→ Page:

The Trouble of Trend Following in Bubbles

In this post, I will discuss a disparate series of charts that have caught my attention this weekend.  

First, we have a daily chart of the S&P 500:


What I find noteworthy is the extreme selling volume that took place on Friday.   Also, notice the bearish black candle that form on that day.   It is true that one bearish candle on one daily chart could just be noise, but other pieces of evidence appear to be lining up as well...


Second, let us examine what has been the leading sector propelling the American market higher: biotech.


The daily chart above illustrates the price of IBB (the Biotech ETF) slicing through the 50 day moving average.   This fact makes this ETF unbuyable for me, since it breaks Trend Commandment #3 (see previous post).    Furthermore, it did so on the highest volume in years.


Zooming out, we have next a weekly chart of IBB:


Notice the last 4 bars of immense selling volume.


Zooming out further still, we now have a monthly chart of IBB:


When I enter a position, I am looking for what is known as an asymmetrical risk to reward relationship. In other words, if I am wrong (and I am wrong a lot), I want to lose very little, but in the event that I am right, I want the potential gains to be extremely high.

This ratio of low risk and high reward no longer exists with IBB, and the relationship is now one of extreme risk, but, like any bubble, potentially high reward.   This is not a combination that I am seeking to trade.



The fact that the market's hottest sector is looking particularly vulnerable is problematic, but it gets worse.   Globally, other markets as a whole are looking weak.

Moving on, below is a chart of the Japanese Nikkei:


Admittedly, the Japanese stock market appeared bullish to me at the end of last year, but as the facts (the price action) changes, so must my opinion.

This whole enormous consolidation pattern has tragically (for the bulls) broken down hard.  The price action has gapped down, and the long term moving averages are rapidly closing in on each other, which would usher in a full blown bear market.


And it is not just Japanese stocks, but also German stocks that look sickish to me:

The chart above shows the German DAX entering a short term downtrend, as the 20 day moving average as plunged below the 50 day.   A classic head and shoulders pattern which is now complete adds further support to the bearish case.


Finally, here is a monthly chart of copper:




As a trend following trader, I am attracted to higher highs, and higher lows, which is why copper is something that I have no interest in buying.  At this current moment in time, copper is trading at a 3 year low, while also completing a massive head and shoulders-like top.

My Trend Following Trend Commandments

When it comes to trading, not only is it important to focus on "what to do", but it is also important to think about "what not to do".    So, here are ten pieces of negative advice pertaining to trend following trading:



1)  Do not risk more than 1% of your capital on each trade

This means that if you are stopped out of your stock, the total value of your account drops by 1%.    It does not mean sell your stock once it falls by 1%. 

For example, if you start off with $10,000 of equity in your account, get stopped out of a losing trade, then your account should be worth no less than $9,900.

→ Given records:
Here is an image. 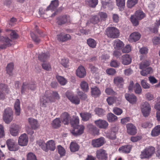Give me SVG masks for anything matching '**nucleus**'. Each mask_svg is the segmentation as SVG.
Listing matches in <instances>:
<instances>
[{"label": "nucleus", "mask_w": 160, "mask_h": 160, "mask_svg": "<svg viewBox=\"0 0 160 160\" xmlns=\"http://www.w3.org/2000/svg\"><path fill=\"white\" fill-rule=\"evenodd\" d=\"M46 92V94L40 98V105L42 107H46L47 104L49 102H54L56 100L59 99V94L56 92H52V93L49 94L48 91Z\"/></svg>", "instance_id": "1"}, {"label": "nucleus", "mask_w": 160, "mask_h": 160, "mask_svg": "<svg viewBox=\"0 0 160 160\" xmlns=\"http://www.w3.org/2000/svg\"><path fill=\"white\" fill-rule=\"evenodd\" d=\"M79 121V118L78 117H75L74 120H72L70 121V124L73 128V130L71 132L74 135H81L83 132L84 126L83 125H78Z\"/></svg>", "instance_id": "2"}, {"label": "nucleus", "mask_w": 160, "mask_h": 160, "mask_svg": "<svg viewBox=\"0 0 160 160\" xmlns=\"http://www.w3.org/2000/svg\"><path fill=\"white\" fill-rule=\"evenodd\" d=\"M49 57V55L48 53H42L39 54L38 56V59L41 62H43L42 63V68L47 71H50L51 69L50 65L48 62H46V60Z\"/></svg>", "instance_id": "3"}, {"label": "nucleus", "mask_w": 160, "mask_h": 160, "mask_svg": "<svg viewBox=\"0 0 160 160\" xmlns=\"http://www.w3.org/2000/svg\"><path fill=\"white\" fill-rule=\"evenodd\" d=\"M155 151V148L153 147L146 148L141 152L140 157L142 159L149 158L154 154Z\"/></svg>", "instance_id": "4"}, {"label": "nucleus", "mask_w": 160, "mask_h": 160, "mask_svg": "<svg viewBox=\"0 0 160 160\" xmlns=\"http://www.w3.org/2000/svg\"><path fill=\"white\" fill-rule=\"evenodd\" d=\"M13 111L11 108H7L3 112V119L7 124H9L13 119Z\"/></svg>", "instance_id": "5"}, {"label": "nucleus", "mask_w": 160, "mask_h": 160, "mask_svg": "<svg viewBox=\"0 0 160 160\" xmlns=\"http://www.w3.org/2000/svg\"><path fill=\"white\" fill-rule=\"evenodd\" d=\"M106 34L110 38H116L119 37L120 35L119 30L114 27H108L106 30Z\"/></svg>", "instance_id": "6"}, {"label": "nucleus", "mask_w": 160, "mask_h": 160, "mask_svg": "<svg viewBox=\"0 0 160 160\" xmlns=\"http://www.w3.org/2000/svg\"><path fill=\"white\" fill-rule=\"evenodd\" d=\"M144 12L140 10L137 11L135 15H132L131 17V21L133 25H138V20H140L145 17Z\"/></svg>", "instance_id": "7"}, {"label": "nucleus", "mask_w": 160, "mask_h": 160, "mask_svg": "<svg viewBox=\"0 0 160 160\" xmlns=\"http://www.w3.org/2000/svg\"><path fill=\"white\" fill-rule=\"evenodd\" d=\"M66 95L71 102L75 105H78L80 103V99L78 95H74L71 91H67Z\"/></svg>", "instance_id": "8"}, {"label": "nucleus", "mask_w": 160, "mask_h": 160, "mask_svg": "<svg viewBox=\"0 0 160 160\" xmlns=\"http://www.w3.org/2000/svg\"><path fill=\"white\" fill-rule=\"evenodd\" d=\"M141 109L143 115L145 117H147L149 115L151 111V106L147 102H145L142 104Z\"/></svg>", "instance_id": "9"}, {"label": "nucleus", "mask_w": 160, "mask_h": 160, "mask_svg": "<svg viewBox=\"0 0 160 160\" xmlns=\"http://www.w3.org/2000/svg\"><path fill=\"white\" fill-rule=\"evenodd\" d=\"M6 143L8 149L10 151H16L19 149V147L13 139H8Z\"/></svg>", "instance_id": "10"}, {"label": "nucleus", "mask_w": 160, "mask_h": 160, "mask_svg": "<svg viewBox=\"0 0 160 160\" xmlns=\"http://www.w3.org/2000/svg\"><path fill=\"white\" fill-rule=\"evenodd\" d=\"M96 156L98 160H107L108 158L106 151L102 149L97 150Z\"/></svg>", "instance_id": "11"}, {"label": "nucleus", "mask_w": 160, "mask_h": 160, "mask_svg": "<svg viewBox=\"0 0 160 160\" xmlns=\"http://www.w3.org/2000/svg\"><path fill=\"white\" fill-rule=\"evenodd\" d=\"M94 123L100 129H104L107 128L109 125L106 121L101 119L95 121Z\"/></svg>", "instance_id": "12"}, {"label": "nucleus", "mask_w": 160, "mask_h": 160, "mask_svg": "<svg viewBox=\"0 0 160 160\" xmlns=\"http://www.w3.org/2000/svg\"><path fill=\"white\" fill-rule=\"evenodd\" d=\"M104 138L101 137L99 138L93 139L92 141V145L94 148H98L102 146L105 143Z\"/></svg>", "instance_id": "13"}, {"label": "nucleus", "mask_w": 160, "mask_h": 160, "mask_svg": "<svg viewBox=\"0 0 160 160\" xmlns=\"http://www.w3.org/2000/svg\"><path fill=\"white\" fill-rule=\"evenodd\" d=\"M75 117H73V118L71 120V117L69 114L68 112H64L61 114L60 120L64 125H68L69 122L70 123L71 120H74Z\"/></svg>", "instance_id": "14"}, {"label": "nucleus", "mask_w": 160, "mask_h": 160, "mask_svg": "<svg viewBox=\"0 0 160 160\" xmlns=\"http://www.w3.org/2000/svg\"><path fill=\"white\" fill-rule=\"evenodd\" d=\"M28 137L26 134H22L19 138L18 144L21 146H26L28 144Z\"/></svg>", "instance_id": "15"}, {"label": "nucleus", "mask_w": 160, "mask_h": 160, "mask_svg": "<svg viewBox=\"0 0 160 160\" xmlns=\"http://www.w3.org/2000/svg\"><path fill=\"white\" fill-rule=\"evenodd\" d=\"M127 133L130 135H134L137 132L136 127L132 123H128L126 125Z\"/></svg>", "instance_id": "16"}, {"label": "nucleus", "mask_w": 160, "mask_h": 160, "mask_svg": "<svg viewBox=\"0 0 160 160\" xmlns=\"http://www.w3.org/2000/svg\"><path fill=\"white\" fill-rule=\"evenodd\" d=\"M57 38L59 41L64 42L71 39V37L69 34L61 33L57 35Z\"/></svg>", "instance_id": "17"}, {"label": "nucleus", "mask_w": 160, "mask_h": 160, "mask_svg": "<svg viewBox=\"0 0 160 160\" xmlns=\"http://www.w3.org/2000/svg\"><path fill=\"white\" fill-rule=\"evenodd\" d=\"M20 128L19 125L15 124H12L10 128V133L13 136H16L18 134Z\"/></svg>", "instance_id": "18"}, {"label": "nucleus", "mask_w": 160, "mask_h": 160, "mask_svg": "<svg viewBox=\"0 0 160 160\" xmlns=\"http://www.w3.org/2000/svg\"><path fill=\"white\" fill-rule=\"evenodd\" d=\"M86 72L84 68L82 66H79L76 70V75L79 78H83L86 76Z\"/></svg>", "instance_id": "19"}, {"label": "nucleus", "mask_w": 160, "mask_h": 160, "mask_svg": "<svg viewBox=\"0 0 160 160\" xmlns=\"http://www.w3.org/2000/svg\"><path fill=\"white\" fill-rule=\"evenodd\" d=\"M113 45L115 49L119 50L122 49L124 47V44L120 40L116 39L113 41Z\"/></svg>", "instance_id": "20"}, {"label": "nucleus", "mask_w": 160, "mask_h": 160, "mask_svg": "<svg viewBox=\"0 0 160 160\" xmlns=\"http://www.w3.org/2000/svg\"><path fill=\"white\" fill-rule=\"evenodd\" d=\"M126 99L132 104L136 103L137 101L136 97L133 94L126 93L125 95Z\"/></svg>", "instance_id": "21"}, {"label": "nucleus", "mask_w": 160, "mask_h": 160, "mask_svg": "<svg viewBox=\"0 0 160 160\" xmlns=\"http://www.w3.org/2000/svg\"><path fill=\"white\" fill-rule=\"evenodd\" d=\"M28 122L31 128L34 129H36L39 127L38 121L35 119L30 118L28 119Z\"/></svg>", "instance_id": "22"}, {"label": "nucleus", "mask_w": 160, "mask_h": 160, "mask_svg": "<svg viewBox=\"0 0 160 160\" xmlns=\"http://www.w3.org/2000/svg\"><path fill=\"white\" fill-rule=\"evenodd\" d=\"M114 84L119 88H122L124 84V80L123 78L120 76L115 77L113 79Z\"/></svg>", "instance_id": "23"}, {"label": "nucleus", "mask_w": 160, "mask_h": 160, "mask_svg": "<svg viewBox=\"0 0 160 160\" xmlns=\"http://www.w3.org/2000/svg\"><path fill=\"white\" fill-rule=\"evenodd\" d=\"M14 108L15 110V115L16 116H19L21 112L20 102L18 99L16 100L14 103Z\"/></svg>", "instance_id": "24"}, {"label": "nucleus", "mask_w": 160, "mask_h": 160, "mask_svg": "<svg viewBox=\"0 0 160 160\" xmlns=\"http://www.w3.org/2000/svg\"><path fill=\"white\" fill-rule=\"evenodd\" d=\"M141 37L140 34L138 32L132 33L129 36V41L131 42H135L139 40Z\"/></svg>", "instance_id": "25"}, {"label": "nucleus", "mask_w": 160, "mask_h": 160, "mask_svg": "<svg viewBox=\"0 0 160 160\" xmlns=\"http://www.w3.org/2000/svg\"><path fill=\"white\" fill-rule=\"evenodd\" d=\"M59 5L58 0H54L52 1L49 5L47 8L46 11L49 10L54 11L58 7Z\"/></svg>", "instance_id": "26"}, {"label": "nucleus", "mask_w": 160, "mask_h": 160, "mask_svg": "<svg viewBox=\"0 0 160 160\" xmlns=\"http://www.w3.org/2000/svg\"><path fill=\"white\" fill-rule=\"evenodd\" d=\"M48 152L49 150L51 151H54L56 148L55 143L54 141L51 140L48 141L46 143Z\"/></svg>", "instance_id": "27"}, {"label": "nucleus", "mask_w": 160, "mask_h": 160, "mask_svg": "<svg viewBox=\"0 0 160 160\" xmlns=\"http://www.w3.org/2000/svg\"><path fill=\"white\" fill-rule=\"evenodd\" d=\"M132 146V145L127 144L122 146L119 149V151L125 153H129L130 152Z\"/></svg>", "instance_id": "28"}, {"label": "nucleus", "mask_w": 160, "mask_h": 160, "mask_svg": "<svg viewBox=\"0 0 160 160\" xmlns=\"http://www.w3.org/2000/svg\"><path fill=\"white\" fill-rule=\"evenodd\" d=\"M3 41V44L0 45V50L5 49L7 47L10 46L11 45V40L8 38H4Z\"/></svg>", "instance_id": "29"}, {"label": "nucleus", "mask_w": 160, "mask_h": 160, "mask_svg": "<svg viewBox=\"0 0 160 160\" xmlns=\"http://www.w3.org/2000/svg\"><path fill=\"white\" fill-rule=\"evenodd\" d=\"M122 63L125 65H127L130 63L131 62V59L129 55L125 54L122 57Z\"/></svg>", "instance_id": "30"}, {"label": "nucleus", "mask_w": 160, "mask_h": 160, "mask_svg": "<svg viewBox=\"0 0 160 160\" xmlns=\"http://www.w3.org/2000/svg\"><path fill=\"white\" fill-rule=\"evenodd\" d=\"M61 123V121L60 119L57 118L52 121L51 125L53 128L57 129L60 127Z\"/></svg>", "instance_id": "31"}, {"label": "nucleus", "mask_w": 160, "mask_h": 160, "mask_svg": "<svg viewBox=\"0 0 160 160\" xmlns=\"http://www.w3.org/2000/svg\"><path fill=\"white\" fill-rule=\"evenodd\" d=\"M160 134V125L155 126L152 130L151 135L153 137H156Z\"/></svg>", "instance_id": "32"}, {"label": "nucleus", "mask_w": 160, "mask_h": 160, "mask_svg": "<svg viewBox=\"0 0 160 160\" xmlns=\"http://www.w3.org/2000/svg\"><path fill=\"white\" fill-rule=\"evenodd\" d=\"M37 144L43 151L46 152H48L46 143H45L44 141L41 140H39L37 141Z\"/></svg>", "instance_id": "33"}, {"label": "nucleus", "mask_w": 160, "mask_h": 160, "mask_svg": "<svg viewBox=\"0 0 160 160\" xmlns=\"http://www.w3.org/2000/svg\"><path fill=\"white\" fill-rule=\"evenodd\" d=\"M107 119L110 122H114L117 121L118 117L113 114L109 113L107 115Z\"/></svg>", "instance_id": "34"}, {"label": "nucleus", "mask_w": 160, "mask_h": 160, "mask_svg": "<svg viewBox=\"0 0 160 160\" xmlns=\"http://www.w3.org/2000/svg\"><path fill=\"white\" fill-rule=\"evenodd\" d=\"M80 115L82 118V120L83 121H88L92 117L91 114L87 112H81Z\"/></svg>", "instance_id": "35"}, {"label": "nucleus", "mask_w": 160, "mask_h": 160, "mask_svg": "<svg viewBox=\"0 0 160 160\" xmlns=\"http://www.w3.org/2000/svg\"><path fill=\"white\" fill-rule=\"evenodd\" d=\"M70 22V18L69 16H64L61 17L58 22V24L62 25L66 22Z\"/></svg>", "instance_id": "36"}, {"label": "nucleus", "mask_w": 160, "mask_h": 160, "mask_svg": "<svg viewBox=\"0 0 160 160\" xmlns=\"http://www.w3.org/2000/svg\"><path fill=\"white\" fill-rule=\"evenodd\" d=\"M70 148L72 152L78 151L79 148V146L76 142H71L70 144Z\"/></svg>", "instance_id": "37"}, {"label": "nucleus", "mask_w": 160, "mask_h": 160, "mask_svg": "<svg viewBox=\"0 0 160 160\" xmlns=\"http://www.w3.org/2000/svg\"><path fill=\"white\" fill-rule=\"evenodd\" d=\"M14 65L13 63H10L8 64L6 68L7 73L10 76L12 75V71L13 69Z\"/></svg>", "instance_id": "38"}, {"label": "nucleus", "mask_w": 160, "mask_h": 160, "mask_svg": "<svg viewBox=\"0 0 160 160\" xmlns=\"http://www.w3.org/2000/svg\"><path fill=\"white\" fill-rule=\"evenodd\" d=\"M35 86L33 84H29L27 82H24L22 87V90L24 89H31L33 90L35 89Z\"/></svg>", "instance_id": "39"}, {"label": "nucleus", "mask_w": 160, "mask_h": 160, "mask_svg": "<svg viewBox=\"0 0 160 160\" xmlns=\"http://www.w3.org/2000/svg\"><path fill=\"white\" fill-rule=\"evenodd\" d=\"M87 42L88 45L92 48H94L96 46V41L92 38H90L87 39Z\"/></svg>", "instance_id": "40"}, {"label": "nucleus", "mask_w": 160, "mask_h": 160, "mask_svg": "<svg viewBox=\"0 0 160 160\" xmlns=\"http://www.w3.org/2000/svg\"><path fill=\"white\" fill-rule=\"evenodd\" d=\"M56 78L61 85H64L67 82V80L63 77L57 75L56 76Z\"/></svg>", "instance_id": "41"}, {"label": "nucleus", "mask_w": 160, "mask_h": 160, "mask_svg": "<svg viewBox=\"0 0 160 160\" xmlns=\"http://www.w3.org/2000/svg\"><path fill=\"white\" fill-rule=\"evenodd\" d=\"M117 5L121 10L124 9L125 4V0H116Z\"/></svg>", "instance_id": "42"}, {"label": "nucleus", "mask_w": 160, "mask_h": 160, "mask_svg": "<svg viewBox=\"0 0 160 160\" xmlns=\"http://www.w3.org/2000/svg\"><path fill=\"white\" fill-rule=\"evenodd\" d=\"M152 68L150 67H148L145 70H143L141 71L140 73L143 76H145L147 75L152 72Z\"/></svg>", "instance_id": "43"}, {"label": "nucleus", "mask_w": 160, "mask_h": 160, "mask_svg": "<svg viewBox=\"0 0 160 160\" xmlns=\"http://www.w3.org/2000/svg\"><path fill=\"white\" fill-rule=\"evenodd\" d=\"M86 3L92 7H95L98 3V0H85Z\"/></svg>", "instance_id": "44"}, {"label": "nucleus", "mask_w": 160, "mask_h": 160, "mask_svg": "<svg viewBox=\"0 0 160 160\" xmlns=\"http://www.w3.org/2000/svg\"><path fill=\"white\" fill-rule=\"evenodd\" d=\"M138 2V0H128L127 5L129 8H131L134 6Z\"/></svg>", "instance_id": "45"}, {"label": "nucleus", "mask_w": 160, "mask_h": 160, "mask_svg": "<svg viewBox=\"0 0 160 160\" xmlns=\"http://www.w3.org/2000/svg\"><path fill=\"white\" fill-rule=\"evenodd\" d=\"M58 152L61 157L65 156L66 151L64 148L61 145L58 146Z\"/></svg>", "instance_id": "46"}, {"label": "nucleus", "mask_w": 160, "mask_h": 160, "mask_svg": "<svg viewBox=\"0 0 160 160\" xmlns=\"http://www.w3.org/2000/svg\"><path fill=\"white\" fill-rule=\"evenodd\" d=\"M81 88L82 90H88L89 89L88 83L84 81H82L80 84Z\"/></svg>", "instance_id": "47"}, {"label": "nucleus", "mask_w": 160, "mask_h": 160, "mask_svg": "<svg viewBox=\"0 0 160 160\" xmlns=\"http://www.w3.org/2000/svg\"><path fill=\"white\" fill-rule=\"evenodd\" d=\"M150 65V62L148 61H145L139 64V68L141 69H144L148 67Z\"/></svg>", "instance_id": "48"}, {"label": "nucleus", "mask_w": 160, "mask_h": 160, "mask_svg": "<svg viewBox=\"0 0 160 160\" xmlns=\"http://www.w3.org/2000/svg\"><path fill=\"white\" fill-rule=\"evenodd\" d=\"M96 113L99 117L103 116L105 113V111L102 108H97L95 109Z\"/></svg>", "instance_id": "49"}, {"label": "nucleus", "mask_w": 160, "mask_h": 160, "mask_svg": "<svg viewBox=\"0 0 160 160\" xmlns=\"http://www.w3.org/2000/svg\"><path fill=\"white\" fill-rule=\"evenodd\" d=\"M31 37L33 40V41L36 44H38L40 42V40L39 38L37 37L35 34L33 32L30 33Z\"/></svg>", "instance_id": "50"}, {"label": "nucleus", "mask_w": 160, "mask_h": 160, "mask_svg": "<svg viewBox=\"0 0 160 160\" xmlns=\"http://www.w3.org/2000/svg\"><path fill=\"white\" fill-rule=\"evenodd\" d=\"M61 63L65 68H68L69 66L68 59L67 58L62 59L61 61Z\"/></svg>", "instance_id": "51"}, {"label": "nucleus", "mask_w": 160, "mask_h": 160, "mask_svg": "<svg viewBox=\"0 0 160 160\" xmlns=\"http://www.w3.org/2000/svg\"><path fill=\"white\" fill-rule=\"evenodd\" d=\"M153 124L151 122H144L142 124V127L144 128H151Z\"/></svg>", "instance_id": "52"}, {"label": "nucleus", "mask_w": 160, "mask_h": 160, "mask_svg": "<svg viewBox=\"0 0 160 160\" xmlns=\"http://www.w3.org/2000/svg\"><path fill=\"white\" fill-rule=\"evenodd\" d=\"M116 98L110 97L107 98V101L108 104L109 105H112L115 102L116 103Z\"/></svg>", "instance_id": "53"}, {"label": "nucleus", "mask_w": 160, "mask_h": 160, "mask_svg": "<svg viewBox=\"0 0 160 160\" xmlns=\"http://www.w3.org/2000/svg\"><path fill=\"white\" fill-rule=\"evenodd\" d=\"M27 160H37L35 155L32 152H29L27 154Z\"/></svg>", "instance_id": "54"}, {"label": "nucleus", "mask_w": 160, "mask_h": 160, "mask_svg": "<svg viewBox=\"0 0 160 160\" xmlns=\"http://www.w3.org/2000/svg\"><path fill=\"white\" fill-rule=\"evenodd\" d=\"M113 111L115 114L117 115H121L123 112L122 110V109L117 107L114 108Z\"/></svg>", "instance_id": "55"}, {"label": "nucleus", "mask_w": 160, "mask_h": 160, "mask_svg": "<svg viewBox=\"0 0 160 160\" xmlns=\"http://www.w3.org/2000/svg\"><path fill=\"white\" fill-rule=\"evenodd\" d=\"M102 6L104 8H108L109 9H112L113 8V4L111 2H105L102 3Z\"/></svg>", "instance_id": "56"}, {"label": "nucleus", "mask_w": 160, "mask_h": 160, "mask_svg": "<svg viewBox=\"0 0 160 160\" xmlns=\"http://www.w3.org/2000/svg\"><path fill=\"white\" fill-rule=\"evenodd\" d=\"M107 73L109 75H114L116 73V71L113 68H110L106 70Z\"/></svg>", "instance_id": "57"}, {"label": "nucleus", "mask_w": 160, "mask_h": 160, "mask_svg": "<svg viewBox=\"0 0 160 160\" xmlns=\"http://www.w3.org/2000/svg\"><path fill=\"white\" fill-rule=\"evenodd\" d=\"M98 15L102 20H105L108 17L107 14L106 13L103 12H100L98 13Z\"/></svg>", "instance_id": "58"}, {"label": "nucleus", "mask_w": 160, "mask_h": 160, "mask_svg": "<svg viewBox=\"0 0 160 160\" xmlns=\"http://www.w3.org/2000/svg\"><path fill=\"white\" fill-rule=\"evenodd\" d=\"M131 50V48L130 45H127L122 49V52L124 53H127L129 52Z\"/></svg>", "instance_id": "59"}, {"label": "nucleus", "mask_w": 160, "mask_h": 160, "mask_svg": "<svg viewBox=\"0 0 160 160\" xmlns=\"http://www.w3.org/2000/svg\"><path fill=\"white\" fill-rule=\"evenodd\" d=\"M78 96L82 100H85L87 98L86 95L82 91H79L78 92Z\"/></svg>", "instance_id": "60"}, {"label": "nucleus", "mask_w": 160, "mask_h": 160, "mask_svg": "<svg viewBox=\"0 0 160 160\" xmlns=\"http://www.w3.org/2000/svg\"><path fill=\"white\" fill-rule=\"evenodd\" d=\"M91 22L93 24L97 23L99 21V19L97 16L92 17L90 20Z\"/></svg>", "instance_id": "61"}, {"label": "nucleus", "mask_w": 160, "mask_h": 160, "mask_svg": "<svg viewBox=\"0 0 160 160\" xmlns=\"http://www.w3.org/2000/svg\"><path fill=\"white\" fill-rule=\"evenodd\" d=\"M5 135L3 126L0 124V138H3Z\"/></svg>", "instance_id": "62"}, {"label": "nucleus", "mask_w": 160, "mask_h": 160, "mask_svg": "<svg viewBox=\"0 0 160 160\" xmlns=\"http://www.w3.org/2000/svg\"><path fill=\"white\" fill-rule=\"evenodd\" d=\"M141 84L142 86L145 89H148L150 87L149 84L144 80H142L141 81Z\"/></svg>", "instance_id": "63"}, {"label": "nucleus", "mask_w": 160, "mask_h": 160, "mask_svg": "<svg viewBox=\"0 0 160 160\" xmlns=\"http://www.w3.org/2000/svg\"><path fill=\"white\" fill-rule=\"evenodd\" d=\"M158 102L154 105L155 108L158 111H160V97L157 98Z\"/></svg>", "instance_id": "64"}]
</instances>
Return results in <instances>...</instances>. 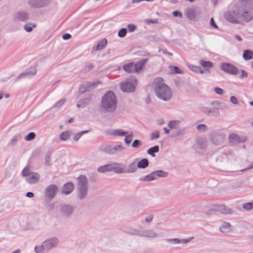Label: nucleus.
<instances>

→ List of tasks:
**a.** Answer each question from the post on trend following in bubbles.
(i) Which ETF does the writer use to track biotech?
(ii) On the chart of the German DAX, what has the 20 day moving average done?
(iii) At what level is copper currently trading?
**b.** Proceed with the post on trend following in bubbles, picking up after its last sentence.
The material that comes after the text was taken from a separate source.

→ Responses to the tasks:
**a.**
(i) IBB
(ii) It has plunged below the 50 day moving average.
(iii) A 3 year low

**b.**
I am currently using a 0.50% risk on each trade, which allows me to enter more positions.  And having more positions exposes my portfolio to what is known as positive optionality.


If your win rate is 50% and you bet much more than this amount, it is a mathematical certainty that you will go bankrupt eventually, which is why this is rule #1





2)  Do not average down on a losing trade

Doubling down on a stock will lead you down the path to bankruptcy pretty quick. 

One of my favourite trading movies is "Rogue Trader".    In it, the actor who plays rogue trader Nick Leeson comments, "If you keep doubling up, you're bound to come out ahead".    He ended up losing over $1 billion.

Every blow up that has occurred in the investment world has involved averaging down, and this is one of the lessons taught in the excellent book, What I Learned Losing $1 Million Dollars






3)  Do not buy stocks trading beneath their 50 day moving average

This is a very flexible rule that can be combined with other forms of trading, even fundamental analysis. For example, if you love Apple's products or balance sheet (or whatever), wait until the stock clears its 50 day.   Following this simple rule would have resulted in you sidestepping that stock's recent 50% correction.

Buying into markets that are trading above key moving averages is not myth - it has been an objectively profitable strategy going back more than 50 years.  





4)  Do not buy a stock because it is "too low" or sell a stock because it is "too high"

It's hard for new traders to accept, but often what seems too high just keeps going higher, and what appears too low keeps going lower.  It's also equally difficult to let winners run.





5)  Do not make a trade based solely on news or fundamentals

It's okay to have opinions based on fundamentals, but I think it is a mistake to trade off that alone.   If you do incorporate fundamentals in your trading, wait until they line up with the technicals before getting in.  React rather than predict. 





6)  Do not trade against the long term trend

If silver goes from $50 to $30, it may be tempting to jump in, just because it is on sale, but this is a losing strategy in the long run.    Once a long term trend is in motion, it tends to stay in motion, so do not attempt to pick tops or pick bottoms





7)  Do not experience large losses


While you cannot control whether a stock goes up or down, you can control how much you are willing to lose on a trade.   Unless a stock gaps down massively, it is completely in your control to cut small losses before they become large losses





8)  Do not fight the trend of the general stock market


The stock market has been in a massive bull market since 2009, and yet I've seen so many instances of traders resisting this, and trying to short individual stocks.   A rising tide lifts all boats, so do not short individual stocks in a bull market





9)  Do not buy stocks that are illiquid or rising on light volume


A stock should do more than 200,000 shares a day of volume for me to consider it.   It is important to be able to get in or out of a stock quickly without slippage.   Also, a stock rising should be doing so on above average volume; trading with an increase in volume generally puts you on the same side as the smart money 





10)  Do not invest all of your money in one asset class or sector


A trend following stock trader should not be loyal to just one sector.    I personally trade whatever is making new highs - it does not matter what it is.    If gold is making new all time highs, then I'll buy gold.   If junk bonds are making new all time highs, then I'll buy junk bonds.  With over 10,000 stocks to choose from and over 1,000 different ETFs, it is easier now than ever before to become truly diversified. 


Market Trend Update for S&P 500

In my previous post, I mentioned that the year 2013 was highly conducive to my trend following stock trading system, but that this conduciveness was atypical and that whipsaw signals would return.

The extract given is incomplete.